Quantenphysiker verstehen die Quantenphysik (eben rational) und sind nicht wahnsinnig.
Dass Lotte Ingrisch die Quantenphysik nicht versteht, wird in den folgenden Zeilen deutlich. Wenn sie sich selbst als wahnsinnig beschreibt, dann fällt es schwer, zu widersprechen.
Die Schriftstellerin Lotte Ingrisch ist bekanntlich Expertin für allerlei Irrationales und Unerklärliches. Daneben ist sie auch ernsthaft interessiert an seriöser wissenschaftlicher Forschung. Zu ihrer Freude vereinen die Erkenntnisse der Quantenphysik beides. Unsere Wirklichkeit besteht hauptsächlich aus Geist, die greifbare Materie ist nur eine Ausdrucksform des selben. So lautet simpel gesagt die von Nobelpreisträgern entwickelte spektakuläre These des 20. Jahrhunderts. Lotte Ingrisch erklärt es noch einmal: |
Von seriöser Wissenschaft ist Frau Ingrisch wahrscheinlich weiter entfernt als sie es sich vorstellen kann.
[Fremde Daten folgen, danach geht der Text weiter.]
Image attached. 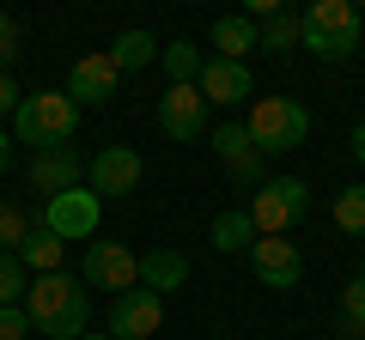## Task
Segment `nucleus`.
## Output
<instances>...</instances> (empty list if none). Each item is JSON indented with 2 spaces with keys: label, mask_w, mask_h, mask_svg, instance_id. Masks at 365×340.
I'll list each match as a JSON object with an SVG mask.
<instances>
[{
  "label": "nucleus",
  "mask_w": 365,
  "mask_h": 340,
  "mask_svg": "<svg viewBox=\"0 0 365 340\" xmlns=\"http://www.w3.org/2000/svg\"><path fill=\"white\" fill-rule=\"evenodd\" d=\"M25 316L43 340H86V322H91V298H86V280L79 274H43L31 280L25 292Z\"/></svg>",
  "instance_id": "f257e3e1"
},
{
  "label": "nucleus",
  "mask_w": 365,
  "mask_h": 340,
  "mask_svg": "<svg viewBox=\"0 0 365 340\" xmlns=\"http://www.w3.org/2000/svg\"><path fill=\"white\" fill-rule=\"evenodd\" d=\"M13 134H19V146H31V152L73 146V134H79V104H73L67 92H37V97H25V104L13 110Z\"/></svg>",
  "instance_id": "f03ea898"
},
{
  "label": "nucleus",
  "mask_w": 365,
  "mask_h": 340,
  "mask_svg": "<svg viewBox=\"0 0 365 340\" xmlns=\"http://www.w3.org/2000/svg\"><path fill=\"white\" fill-rule=\"evenodd\" d=\"M250 140H256L262 158H287L304 146V134H311V110L299 104V97H256L244 116Z\"/></svg>",
  "instance_id": "7ed1b4c3"
},
{
  "label": "nucleus",
  "mask_w": 365,
  "mask_h": 340,
  "mask_svg": "<svg viewBox=\"0 0 365 340\" xmlns=\"http://www.w3.org/2000/svg\"><path fill=\"white\" fill-rule=\"evenodd\" d=\"M299 18H304V43H299V49L323 55V61H347V55L359 49L365 18H359V6H353V0H311Z\"/></svg>",
  "instance_id": "20e7f679"
},
{
  "label": "nucleus",
  "mask_w": 365,
  "mask_h": 340,
  "mask_svg": "<svg viewBox=\"0 0 365 340\" xmlns=\"http://www.w3.org/2000/svg\"><path fill=\"white\" fill-rule=\"evenodd\" d=\"M304 213H311V183H304V176H268V183L250 195V219H256L262 237H287Z\"/></svg>",
  "instance_id": "39448f33"
},
{
  "label": "nucleus",
  "mask_w": 365,
  "mask_h": 340,
  "mask_svg": "<svg viewBox=\"0 0 365 340\" xmlns=\"http://www.w3.org/2000/svg\"><path fill=\"white\" fill-rule=\"evenodd\" d=\"M98 219H104V201L91 195L86 183L67 188V195L43 201V225H49L61 243H86V237H98Z\"/></svg>",
  "instance_id": "423d86ee"
},
{
  "label": "nucleus",
  "mask_w": 365,
  "mask_h": 340,
  "mask_svg": "<svg viewBox=\"0 0 365 340\" xmlns=\"http://www.w3.org/2000/svg\"><path fill=\"white\" fill-rule=\"evenodd\" d=\"M213 152H220L225 176H232L237 188H262V183H268V158L256 152V140H250L244 122H225V128H213Z\"/></svg>",
  "instance_id": "0eeeda50"
},
{
  "label": "nucleus",
  "mask_w": 365,
  "mask_h": 340,
  "mask_svg": "<svg viewBox=\"0 0 365 340\" xmlns=\"http://www.w3.org/2000/svg\"><path fill=\"white\" fill-rule=\"evenodd\" d=\"M86 286H98V292H134L140 286V255H134L128 243H86Z\"/></svg>",
  "instance_id": "6e6552de"
},
{
  "label": "nucleus",
  "mask_w": 365,
  "mask_h": 340,
  "mask_svg": "<svg viewBox=\"0 0 365 340\" xmlns=\"http://www.w3.org/2000/svg\"><path fill=\"white\" fill-rule=\"evenodd\" d=\"M158 322H165V298L146 286L122 292L116 304H110V340H153Z\"/></svg>",
  "instance_id": "1a4fd4ad"
},
{
  "label": "nucleus",
  "mask_w": 365,
  "mask_h": 340,
  "mask_svg": "<svg viewBox=\"0 0 365 340\" xmlns=\"http://www.w3.org/2000/svg\"><path fill=\"white\" fill-rule=\"evenodd\" d=\"M25 176H31V188H37L43 201H55V195H67V188L86 183V158H79L73 146H49V152H31Z\"/></svg>",
  "instance_id": "9d476101"
},
{
  "label": "nucleus",
  "mask_w": 365,
  "mask_h": 340,
  "mask_svg": "<svg viewBox=\"0 0 365 340\" xmlns=\"http://www.w3.org/2000/svg\"><path fill=\"white\" fill-rule=\"evenodd\" d=\"M250 267H256V280L268 292H292L304 280V255H299V243H287V237H256Z\"/></svg>",
  "instance_id": "9b49d317"
},
{
  "label": "nucleus",
  "mask_w": 365,
  "mask_h": 340,
  "mask_svg": "<svg viewBox=\"0 0 365 340\" xmlns=\"http://www.w3.org/2000/svg\"><path fill=\"white\" fill-rule=\"evenodd\" d=\"M86 176H91V195L98 201L104 195H134V183L146 176V164H140L134 146H104V152L86 164Z\"/></svg>",
  "instance_id": "f8f14e48"
},
{
  "label": "nucleus",
  "mask_w": 365,
  "mask_h": 340,
  "mask_svg": "<svg viewBox=\"0 0 365 340\" xmlns=\"http://www.w3.org/2000/svg\"><path fill=\"white\" fill-rule=\"evenodd\" d=\"M201 128H207V97H201L195 85H170V92L158 97V134H165V140H195Z\"/></svg>",
  "instance_id": "ddd939ff"
},
{
  "label": "nucleus",
  "mask_w": 365,
  "mask_h": 340,
  "mask_svg": "<svg viewBox=\"0 0 365 340\" xmlns=\"http://www.w3.org/2000/svg\"><path fill=\"white\" fill-rule=\"evenodd\" d=\"M116 85H122V73H116V61H110V55H79L73 73H67V97H73V104H86V110L110 104V97H116Z\"/></svg>",
  "instance_id": "4468645a"
},
{
  "label": "nucleus",
  "mask_w": 365,
  "mask_h": 340,
  "mask_svg": "<svg viewBox=\"0 0 365 340\" xmlns=\"http://www.w3.org/2000/svg\"><path fill=\"white\" fill-rule=\"evenodd\" d=\"M195 92L207 97V104H244V97H256V79H250V67L244 61H220L213 55L207 67H201V79H195Z\"/></svg>",
  "instance_id": "2eb2a0df"
},
{
  "label": "nucleus",
  "mask_w": 365,
  "mask_h": 340,
  "mask_svg": "<svg viewBox=\"0 0 365 340\" xmlns=\"http://www.w3.org/2000/svg\"><path fill=\"white\" fill-rule=\"evenodd\" d=\"M140 286L146 292H182L189 286V262H182V249H146L140 255Z\"/></svg>",
  "instance_id": "dca6fc26"
},
{
  "label": "nucleus",
  "mask_w": 365,
  "mask_h": 340,
  "mask_svg": "<svg viewBox=\"0 0 365 340\" xmlns=\"http://www.w3.org/2000/svg\"><path fill=\"white\" fill-rule=\"evenodd\" d=\"M213 49H220V61H244L250 49H262V31L250 13H225L213 18Z\"/></svg>",
  "instance_id": "f3484780"
},
{
  "label": "nucleus",
  "mask_w": 365,
  "mask_h": 340,
  "mask_svg": "<svg viewBox=\"0 0 365 340\" xmlns=\"http://www.w3.org/2000/svg\"><path fill=\"white\" fill-rule=\"evenodd\" d=\"M61 255H67V243L49 231V225H31V237L19 243V262H25V274H61Z\"/></svg>",
  "instance_id": "a211bd4d"
},
{
  "label": "nucleus",
  "mask_w": 365,
  "mask_h": 340,
  "mask_svg": "<svg viewBox=\"0 0 365 340\" xmlns=\"http://www.w3.org/2000/svg\"><path fill=\"white\" fill-rule=\"evenodd\" d=\"M256 219H250V207H225L220 219H213V249H220V255H237V249H256Z\"/></svg>",
  "instance_id": "6ab92c4d"
},
{
  "label": "nucleus",
  "mask_w": 365,
  "mask_h": 340,
  "mask_svg": "<svg viewBox=\"0 0 365 340\" xmlns=\"http://www.w3.org/2000/svg\"><path fill=\"white\" fill-rule=\"evenodd\" d=\"M158 49H165V43H153V31H122V37L110 43V61H116V73H140V67L158 61Z\"/></svg>",
  "instance_id": "aec40b11"
},
{
  "label": "nucleus",
  "mask_w": 365,
  "mask_h": 340,
  "mask_svg": "<svg viewBox=\"0 0 365 340\" xmlns=\"http://www.w3.org/2000/svg\"><path fill=\"white\" fill-rule=\"evenodd\" d=\"M158 61H165L170 85H195V79H201V67H207V55H201L189 37H177V43H165V49H158Z\"/></svg>",
  "instance_id": "412c9836"
},
{
  "label": "nucleus",
  "mask_w": 365,
  "mask_h": 340,
  "mask_svg": "<svg viewBox=\"0 0 365 340\" xmlns=\"http://www.w3.org/2000/svg\"><path fill=\"white\" fill-rule=\"evenodd\" d=\"M256 31H262V49H268V55H287V49H299V43H304V18L287 13V6H280V13H268Z\"/></svg>",
  "instance_id": "4be33fe9"
},
{
  "label": "nucleus",
  "mask_w": 365,
  "mask_h": 340,
  "mask_svg": "<svg viewBox=\"0 0 365 340\" xmlns=\"http://www.w3.org/2000/svg\"><path fill=\"white\" fill-rule=\"evenodd\" d=\"M341 340H365V274L341 286Z\"/></svg>",
  "instance_id": "5701e85b"
},
{
  "label": "nucleus",
  "mask_w": 365,
  "mask_h": 340,
  "mask_svg": "<svg viewBox=\"0 0 365 340\" xmlns=\"http://www.w3.org/2000/svg\"><path fill=\"white\" fill-rule=\"evenodd\" d=\"M335 231L365 237V183H347V188L335 195Z\"/></svg>",
  "instance_id": "b1692460"
},
{
  "label": "nucleus",
  "mask_w": 365,
  "mask_h": 340,
  "mask_svg": "<svg viewBox=\"0 0 365 340\" xmlns=\"http://www.w3.org/2000/svg\"><path fill=\"white\" fill-rule=\"evenodd\" d=\"M31 237V219L25 207H13V201H0V255H19V243Z\"/></svg>",
  "instance_id": "393cba45"
},
{
  "label": "nucleus",
  "mask_w": 365,
  "mask_h": 340,
  "mask_svg": "<svg viewBox=\"0 0 365 340\" xmlns=\"http://www.w3.org/2000/svg\"><path fill=\"white\" fill-rule=\"evenodd\" d=\"M25 292H31L25 262L19 255H0V304H25Z\"/></svg>",
  "instance_id": "a878e982"
},
{
  "label": "nucleus",
  "mask_w": 365,
  "mask_h": 340,
  "mask_svg": "<svg viewBox=\"0 0 365 340\" xmlns=\"http://www.w3.org/2000/svg\"><path fill=\"white\" fill-rule=\"evenodd\" d=\"M19 49H25V31H19V25H13V18L0 13V73H6V67H13V61H19Z\"/></svg>",
  "instance_id": "bb28decb"
},
{
  "label": "nucleus",
  "mask_w": 365,
  "mask_h": 340,
  "mask_svg": "<svg viewBox=\"0 0 365 340\" xmlns=\"http://www.w3.org/2000/svg\"><path fill=\"white\" fill-rule=\"evenodd\" d=\"M25 334H31L25 304H0V340H25Z\"/></svg>",
  "instance_id": "cd10ccee"
},
{
  "label": "nucleus",
  "mask_w": 365,
  "mask_h": 340,
  "mask_svg": "<svg viewBox=\"0 0 365 340\" xmlns=\"http://www.w3.org/2000/svg\"><path fill=\"white\" fill-rule=\"evenodd\" d=\"M19 104H25V92H19V79H13V73H0V116H13Z\"/></svg>",
  "instance_id": "c85d7f7f"
},
{
  "label": "nucleus",
  "mask_w": 365,
  "mask_h": 340,
  "mask_svg": "<svg viewBox=\"0 0 365 340\" xmlns=\"http://www.w3.org/2000/svg\"><path fill=\"white\" fill-rule=\"evenodd\" d=\"M6 170H13V134L0 128V176H6Z\"/></svg>",
  "instance_id": "c756f323"
},
{
  "label": "nucleus",
  "mask_w": 365,
  "mask_h": 340,
  "mask_svg": "<svg viewBox=\"0 0 365 340\" xmlns=\"http://www.w3.org/2000/svg\"><path fill=\"white\" fill-rule=\"evenodd\" d=\"M353 158H359V164H365V122H359V128H353Z\"/></svg>",
  "instance_id": "7c9ffc66"
},
{
  "label": "nucleus",
  "mask_w": 365,
  "mask_h": 340,
  "mask_svg": "<svg viewBox=\"0 0 365 340\" xmlns=\"http://www.w3.org/2000/svg\"><path fill=\"white\" fill-rule=\"evenodd\" d=\"M86 340H110V334H86Z\"/></svg>",
  "instance_id": "2f4dec72"
}]
</instances>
Die Aussage, dass die Materie eine Ausdrucksform des Geistes sei, ist nicht so einfach auf den Punkt zu bringen wie es der Radiobeitrag suggeriert und kann leicht missverstanden werden - und dieses Missverständnis liegt der Esoterik zu Grunde die das Vokabular der Quantenphysik missbraucht.
"Wir bestehen aus Quanten und das ganze Universum besteht aus Quanten und ein Quant hat zwei Erscheinungsformen. Ein Quant kann als Teilchen erscheinen und kann als Welle erscheinen. Früher hamma dazu g‘sagt Leib und Seele. Eigentlich ma' kann's übersetzen." |
Es gibt keine (natur)wissenschaftliche Definition von Seele, wenn sie Welle mit Seele gleichsetzt dann geht diese Aussage ins Leere. Über Seele in naturwissenschaftlichem Kontext zu reden ist schon rein logisch betrachtet sinnlos.
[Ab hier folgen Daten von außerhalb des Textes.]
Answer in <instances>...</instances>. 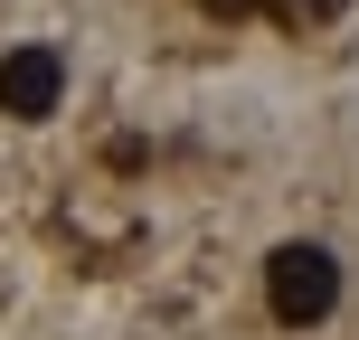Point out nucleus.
Listing matches in <instances>:
<instances>
[{"label": "nucleus", "mask_w": 359, "mask_h": 340, "mask_svg": "<svg viewBox=\"0 0 359 340\" xmlns=\"http://www.w3.org/2000/svg\"><path fill=\"white\" fill-rule=\"evenodd\" d=\"M265 303H274V322H293V331L331 322V312H341V255L312 246V236L274 246V255H265Z\"/></svg>", "instance_id": "f257e3e1"}, {"label": "nucleus", "mask_w": 359, "mask_h": 340, "mask_svg": "<svg viewBox=\"0 0 359 340\" xmlns=\"http://www.w3.org/2000/svg\"><path fill=\"white\" fill-rule=\"evenodd\" d=\"M67 104V57L57 48H10L0 57V114L10 123H48Z\"/></svg>", "instance_id": "f03ea898"}, {"label": "nucleus", "mask_w": 359, "mask_h": 340, "mask_svg": "<svg viewBox=\"0 0 359 340\" xmlns=\"http://www.w3.org/2000/svg\"><path fill=\"white\" fill-rule=\"evenodd\" d=\"M198 10H227V19H236V10H255V0H198Z\"/></svg>", "instance_id": "7ed1b4c3"}]
</instances>
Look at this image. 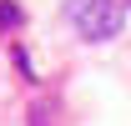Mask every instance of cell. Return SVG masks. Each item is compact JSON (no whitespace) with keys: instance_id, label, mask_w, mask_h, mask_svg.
<instances>
[{"instance_id":"cell-1","label":"cell","mask_w":131,"mask_h":126,"mask_svg":"<svg viewBox=\"0 0 131 126\" xmlns=\"http://www.w3.org/2000/svg\"><path fill=\"white\" fill-rule=\"evenodd\" d=\"M66 20H71L76 35L91 40V46H106V40L121 35V5H116V0H71V5H66Z\"/></svg>"},{"instance_id":"cell-2","label":"cell","mask_w":131,"mask_h":126,"mask_svg":"<svg viewBox=\"0 0 131 126\" xmlns=\"http://www.w3.org/2000/svg\"><path fill=\"white\" fill-rule=\"evenodd\" d=\"M30 126H56V101H35L30 106Z\"/></svg>"},{"instance_id":"cell-3","label":"cell","mask_w":131,"mask_h":126,"mask_svg":"<svg viewBox=\"0 0 131 126\" xmlns=\"http://www.w3.org/2000/svg\"><path fill=\"white\" fill-rule=\"evenodd\" d=\"M20 20H25V15H20V5H10V0H0V30H15Z\"/></svg>"}]
</instances>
Zusammen mit Helmut Rauch, dem langjährigen Vorstand des Instituts für experimentelle Kernphysik hat Lotte Ingrisch das soeben im Seifert Verlag erschienene Buch „Die Quantengöttin“ verfasst. |
Einer seiner Dissertanden und heute selbst Universitätsprofessor hat sich so dazu geäußert: "Ich kannte Helmut Rauch gut, er war mein Doktorvater und langjähriger Chef. Und ich war ziemlich überrascht, dass er auf seine alten Tage sich mit Frau Ingrisch aufs Buchschreiben eingelassen hat. Für mich war er der rationale, nüchterne Quanten-Experimentalphysiker, der eher einen materialistischen Zugang hatte."
"Wir wollten beweisen dass das Universum zwar materiell ist aber geistig auch. Wir wollten also eine Metaphysik, eine quantenphysikalische Metaphysik, entwickeln." |
Jetzt kommt es darauf an was man unter Geist versteht. Wenn man Geist mit Information gleichsetzt, dann ist die Feststellung dass das Universum "auch geistig" ist eine Trivialität und bedarf keines Beweises.
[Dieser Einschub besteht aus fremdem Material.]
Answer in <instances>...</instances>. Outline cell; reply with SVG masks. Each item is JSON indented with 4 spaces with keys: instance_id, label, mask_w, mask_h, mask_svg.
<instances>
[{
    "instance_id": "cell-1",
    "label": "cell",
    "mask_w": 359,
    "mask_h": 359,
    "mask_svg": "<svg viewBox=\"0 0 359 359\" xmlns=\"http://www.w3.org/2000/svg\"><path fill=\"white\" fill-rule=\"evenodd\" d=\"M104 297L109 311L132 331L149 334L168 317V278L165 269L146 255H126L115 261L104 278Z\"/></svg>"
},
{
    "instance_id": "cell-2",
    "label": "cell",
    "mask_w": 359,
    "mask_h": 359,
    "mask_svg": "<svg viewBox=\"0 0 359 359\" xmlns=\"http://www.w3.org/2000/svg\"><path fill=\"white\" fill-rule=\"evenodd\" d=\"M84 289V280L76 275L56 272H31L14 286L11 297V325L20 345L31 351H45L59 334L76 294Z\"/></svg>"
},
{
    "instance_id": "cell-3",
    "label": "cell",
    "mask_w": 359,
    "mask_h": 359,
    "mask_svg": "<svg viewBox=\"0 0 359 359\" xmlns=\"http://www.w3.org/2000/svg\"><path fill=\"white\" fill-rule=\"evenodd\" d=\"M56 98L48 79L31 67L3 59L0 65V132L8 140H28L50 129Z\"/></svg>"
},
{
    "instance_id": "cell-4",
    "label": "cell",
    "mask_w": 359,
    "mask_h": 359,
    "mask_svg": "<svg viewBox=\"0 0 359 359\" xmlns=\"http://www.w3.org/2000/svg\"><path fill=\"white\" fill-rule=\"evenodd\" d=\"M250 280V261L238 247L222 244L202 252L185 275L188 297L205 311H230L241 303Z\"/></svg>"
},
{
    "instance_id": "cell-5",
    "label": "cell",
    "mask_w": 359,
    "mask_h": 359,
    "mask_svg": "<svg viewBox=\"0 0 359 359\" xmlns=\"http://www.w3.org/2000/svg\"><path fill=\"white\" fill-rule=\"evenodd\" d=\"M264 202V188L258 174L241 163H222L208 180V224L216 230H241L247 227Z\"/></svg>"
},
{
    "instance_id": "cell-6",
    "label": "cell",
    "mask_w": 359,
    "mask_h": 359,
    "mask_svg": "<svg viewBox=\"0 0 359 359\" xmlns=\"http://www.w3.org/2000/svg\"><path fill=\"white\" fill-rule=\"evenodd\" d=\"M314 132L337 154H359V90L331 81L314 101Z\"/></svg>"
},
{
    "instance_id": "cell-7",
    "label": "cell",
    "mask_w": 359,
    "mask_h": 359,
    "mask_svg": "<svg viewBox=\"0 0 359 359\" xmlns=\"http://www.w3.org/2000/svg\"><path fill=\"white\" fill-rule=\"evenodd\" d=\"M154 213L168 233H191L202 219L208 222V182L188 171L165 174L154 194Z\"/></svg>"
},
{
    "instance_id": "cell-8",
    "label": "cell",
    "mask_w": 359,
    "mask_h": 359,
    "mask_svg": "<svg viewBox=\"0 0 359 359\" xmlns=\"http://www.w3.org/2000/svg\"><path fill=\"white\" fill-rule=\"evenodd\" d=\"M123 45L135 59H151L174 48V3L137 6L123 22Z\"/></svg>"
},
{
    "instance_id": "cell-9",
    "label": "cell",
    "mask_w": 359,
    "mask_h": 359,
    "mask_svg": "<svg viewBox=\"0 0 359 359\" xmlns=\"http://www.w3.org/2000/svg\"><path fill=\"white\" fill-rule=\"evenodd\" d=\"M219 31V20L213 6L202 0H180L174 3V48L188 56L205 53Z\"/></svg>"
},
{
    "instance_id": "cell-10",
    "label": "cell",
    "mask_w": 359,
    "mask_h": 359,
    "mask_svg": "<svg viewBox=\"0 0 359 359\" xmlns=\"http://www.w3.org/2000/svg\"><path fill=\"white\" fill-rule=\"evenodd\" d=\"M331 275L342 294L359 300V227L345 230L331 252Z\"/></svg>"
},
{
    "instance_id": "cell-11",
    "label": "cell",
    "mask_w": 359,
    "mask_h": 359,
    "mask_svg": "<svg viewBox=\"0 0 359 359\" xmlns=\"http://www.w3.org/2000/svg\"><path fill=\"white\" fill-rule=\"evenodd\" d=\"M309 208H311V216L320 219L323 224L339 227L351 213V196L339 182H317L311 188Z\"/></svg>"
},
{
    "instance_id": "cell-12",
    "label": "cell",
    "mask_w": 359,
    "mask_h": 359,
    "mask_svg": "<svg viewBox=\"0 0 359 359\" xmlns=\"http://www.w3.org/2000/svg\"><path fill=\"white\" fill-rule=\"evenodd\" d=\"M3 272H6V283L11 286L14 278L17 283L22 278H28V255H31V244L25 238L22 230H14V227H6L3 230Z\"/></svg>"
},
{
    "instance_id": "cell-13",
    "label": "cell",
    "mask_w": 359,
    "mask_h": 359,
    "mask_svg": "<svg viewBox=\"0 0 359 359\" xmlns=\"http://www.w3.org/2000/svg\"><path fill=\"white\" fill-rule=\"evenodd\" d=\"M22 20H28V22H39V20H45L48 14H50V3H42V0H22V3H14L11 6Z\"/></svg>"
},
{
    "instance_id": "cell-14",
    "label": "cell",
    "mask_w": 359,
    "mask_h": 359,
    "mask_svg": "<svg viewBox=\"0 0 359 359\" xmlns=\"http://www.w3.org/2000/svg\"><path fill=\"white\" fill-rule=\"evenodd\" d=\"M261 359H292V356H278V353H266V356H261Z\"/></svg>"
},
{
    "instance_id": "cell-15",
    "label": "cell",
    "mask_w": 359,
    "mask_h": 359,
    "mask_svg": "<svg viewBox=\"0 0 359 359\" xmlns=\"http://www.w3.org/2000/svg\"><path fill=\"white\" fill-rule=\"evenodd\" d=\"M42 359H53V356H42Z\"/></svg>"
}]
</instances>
Vergangenen Herbst verstarb der Kernphysiker Helmut Rauch. Doch dem bereits begonnenen Projekt "die Quanten-Göttin" tat dies keinen Abbruch. Bereits das Vorgängerbuch von Rauch und Ingrisch "Der Quantengott - Dialog über eine Physik des Jenseits" war ein Erfolg. Der Dialog im neuen Werk stellt für Ingrisch, die über beste Kontakte ins Jenseits verfügt, keine Schwierigkeit dar. Hier ein Auszug: |
Dass Frau Ingrisch an Jenseitskontakte glaubt sei ihr unbenommen, dass sie ihre Meinung ausspricht ist natürlich ihr gutes Recht. Eine seriöse Berichterstattung muss aber darauf hinweisen dass es eben ihr Glaube und ihre Privatmeinung sind, die keinen objektiven Wahrheitsgehalt aufweisen.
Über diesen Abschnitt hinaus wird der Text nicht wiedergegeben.